The revised Code introduces a number of key changes in relation to the timetable for contractual offers:

  • There is now a "single unconditional date" by which all conditions must be satisfied (which is initially set at Day 60 but may be shortened by the bidder making an "acceleration statement"). There is no longer a distinction between the date on which a bid is unconditional as to target shareholder acceptances and the date on which the bid is wholly unconditional.  This is to avoid target shareholders being "locked in" to an offer for a long period after it has become unconditional as to acceptances but before it has become wholly unconditional.
  • The acceptance condition (relating to obtaining the minimum number of acceptances by target shareholders) must now be the last condition to be satisfied.

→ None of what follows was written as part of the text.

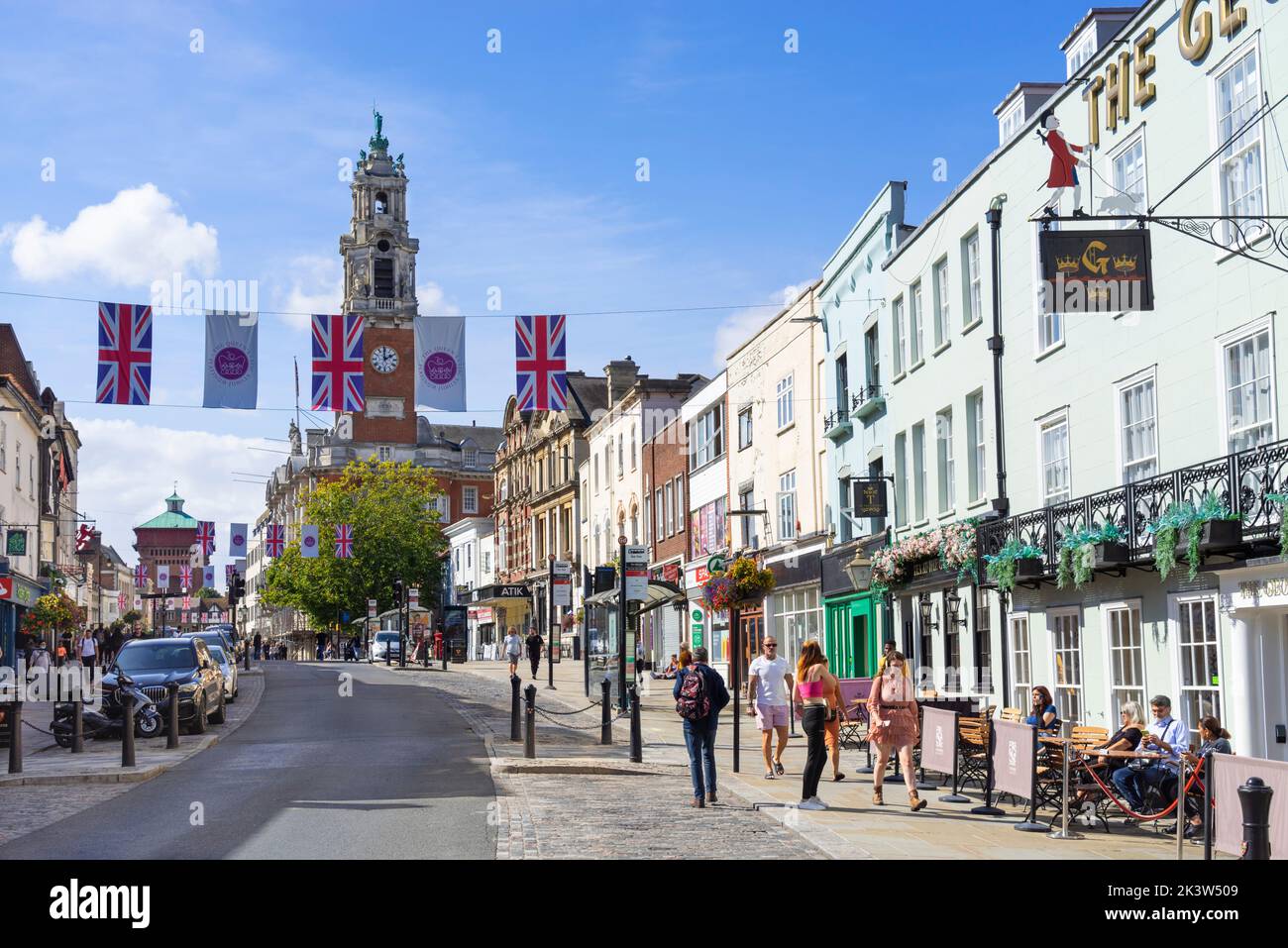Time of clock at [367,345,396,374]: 2:00
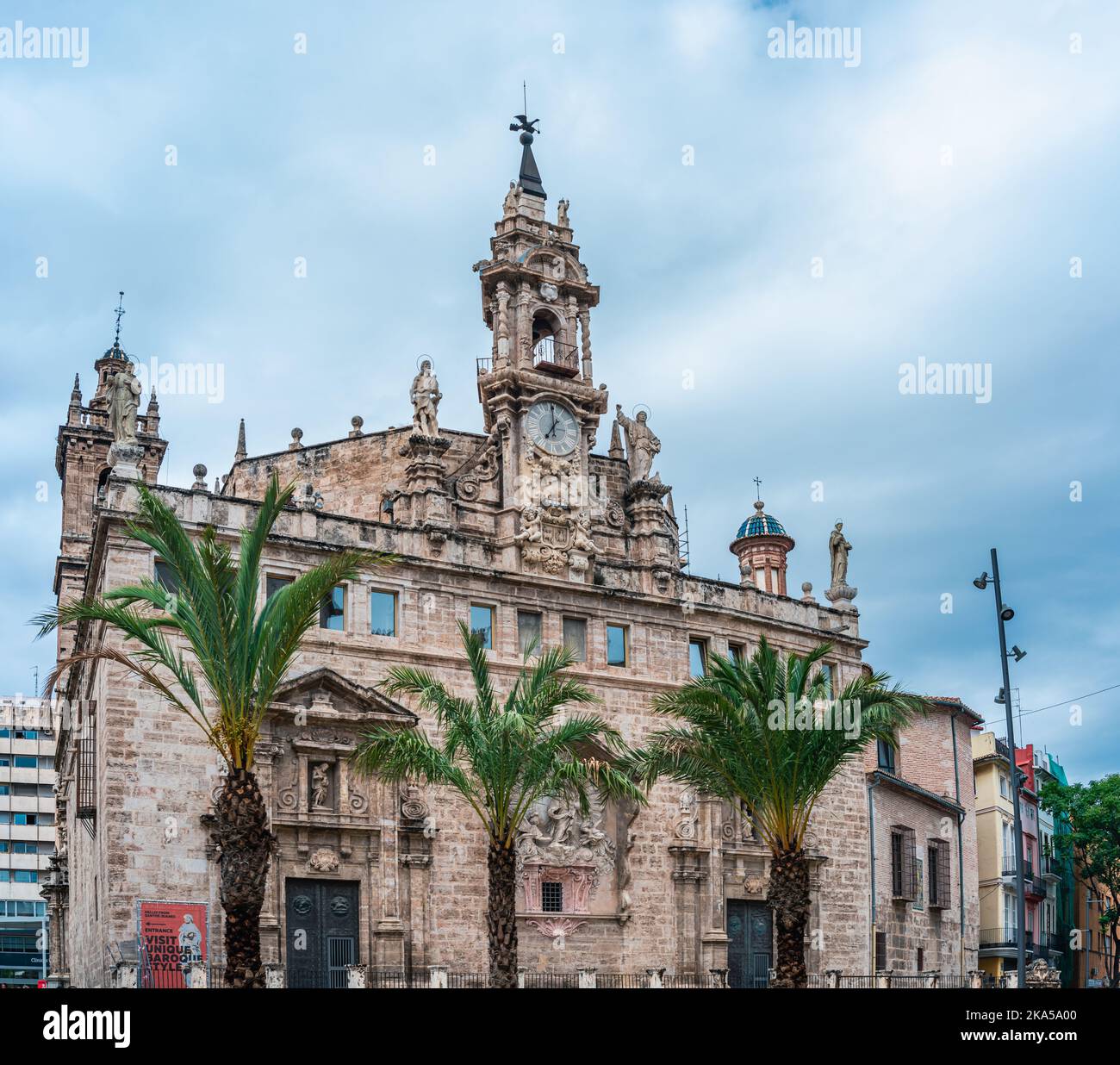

Target shareholders can withdraw their acceptances at any time right up until the end of the offer and will not be locked in pending satisfaction of other conditions (previously, withdrawal was only possible within a prescribed window).
  • There is a new requirement for the bidder to include a "long-stop date" on contractual offers, which is the latest date by which all conditions must be fulfilled.
  • Previously, where the acceptance condition was not reached, the bidder was able to choose whether to extend or lapse its bid without forewarning the target shareholders.  Under the revised Code, if the bidder intends to lapse its bid on the basis of insufficient acceptances, it must give target shareholders 14 days' notice of its intention to do so.  This provides much more certainty for target shareholders and replaces the current system of "closing dates".
  • There are new prescribed dates on which a bidder will be required to announce target shareholder acceptance levels.
  • There is a greater ability to suspend the contractual offer timetable to facilitate regulatory clearances.  This reflects that regulatory processes are on average taking much longer than in previous years and clearances are likely to be required more often, for example under the new UK national security regime (for more information on which, see "National Security and Investment Bill – when will it come into force?").  

This greater flexibility will in practice have the biggest impact on hostile bidders who may have previously struggled to satisfy all conditions within the previous 81 day deadline (which was less of an issue on a recommended offer, where the timetable could normally be extended with consent of the target board).